[Date Prev][Date Next][Thread Prev][Thread Next] [Search] [Date Index] [Thread Index]

[MacPerl] Clarification of detecting "broken links"/invalid URLs



Last week I posted a question on how to validate URLs using
MacPerl. Reading the responses, I see that I wasnt clear about
the original problem.

What I meant to ask was how Macperl can check if a specified
URL (pointing to a document) is indeed a valid document.
The problem arises in the area of web page maintenance. I am
writing a utility (in MacPerl!) to cross-reference a web site and want
to check if each URL is still "valid"/referring to a valid document
on a Web site.

The web site in question is my "Creativity Web" which contains
many links to other documents on the web. What usually happens
is that someone asks me to put a link to their web site,
eg http://www.isp.com/~freddo/mypage.htm
Several months later, the user may not exist on that web
server, and someone else will report to me that the above
link is returning a status 401 - document not found on server.

I'm not sure if it is possible to detect web documents that have
a short page saying "THis site has moved to the following address...."

▸ Data provided
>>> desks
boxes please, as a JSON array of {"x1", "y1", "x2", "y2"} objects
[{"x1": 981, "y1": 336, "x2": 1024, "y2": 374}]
==
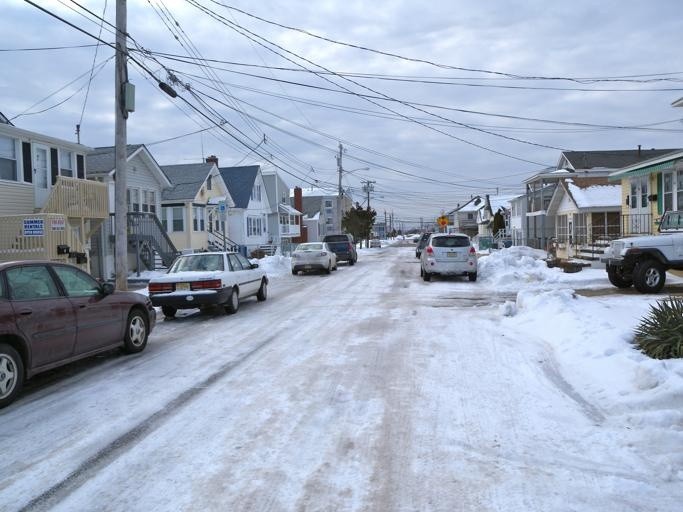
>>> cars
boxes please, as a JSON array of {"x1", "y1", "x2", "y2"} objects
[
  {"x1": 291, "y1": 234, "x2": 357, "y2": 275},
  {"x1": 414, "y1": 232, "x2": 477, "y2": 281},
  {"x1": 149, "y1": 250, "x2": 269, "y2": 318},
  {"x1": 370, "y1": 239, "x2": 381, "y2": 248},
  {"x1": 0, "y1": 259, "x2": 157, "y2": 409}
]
---
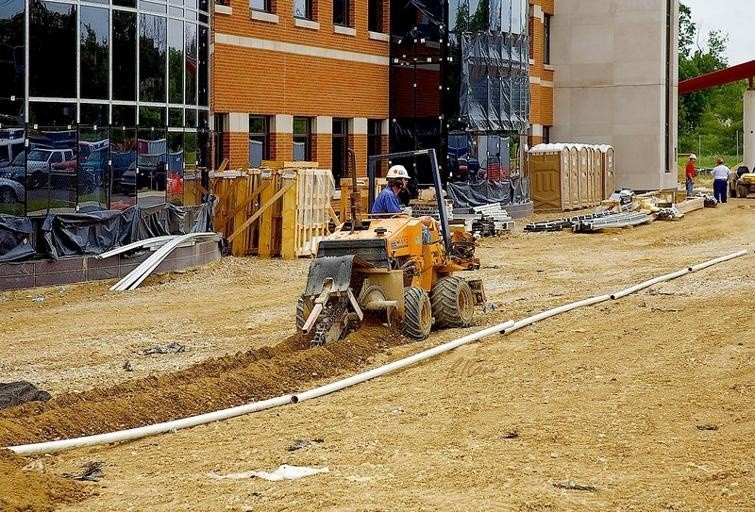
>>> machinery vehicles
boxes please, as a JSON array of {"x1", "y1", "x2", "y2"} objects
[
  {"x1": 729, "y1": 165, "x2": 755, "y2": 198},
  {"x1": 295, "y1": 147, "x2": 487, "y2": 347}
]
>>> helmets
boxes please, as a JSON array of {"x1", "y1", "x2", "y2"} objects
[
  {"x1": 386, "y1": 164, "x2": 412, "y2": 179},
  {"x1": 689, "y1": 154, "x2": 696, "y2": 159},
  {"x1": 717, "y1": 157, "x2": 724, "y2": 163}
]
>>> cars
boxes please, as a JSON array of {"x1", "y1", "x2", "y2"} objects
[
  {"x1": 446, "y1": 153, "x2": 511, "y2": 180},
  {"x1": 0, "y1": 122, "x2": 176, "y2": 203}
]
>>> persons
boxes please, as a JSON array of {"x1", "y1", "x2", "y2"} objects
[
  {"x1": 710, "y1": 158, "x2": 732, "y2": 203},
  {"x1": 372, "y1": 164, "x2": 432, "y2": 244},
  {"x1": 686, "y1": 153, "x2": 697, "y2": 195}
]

▸ What you need to do
Please write the next part of the MacPerl post about detecting broken links, starting after its last sentence. The items come from a separate source.

▸ Task answer
as these are valid documents.

I received some useful code from several list members and it seems
that the "Connect" call is needed to validate a domain name. What my
program needs to do is to pretend to be a web browser and fetch
a specified web document.

I hope this makes my "problem" clearer!   Coincidentally, I found
a program called Big Brother which does one task: check external
links in an HTML document!  I would prefer to use MacPerl and then
I would learn something.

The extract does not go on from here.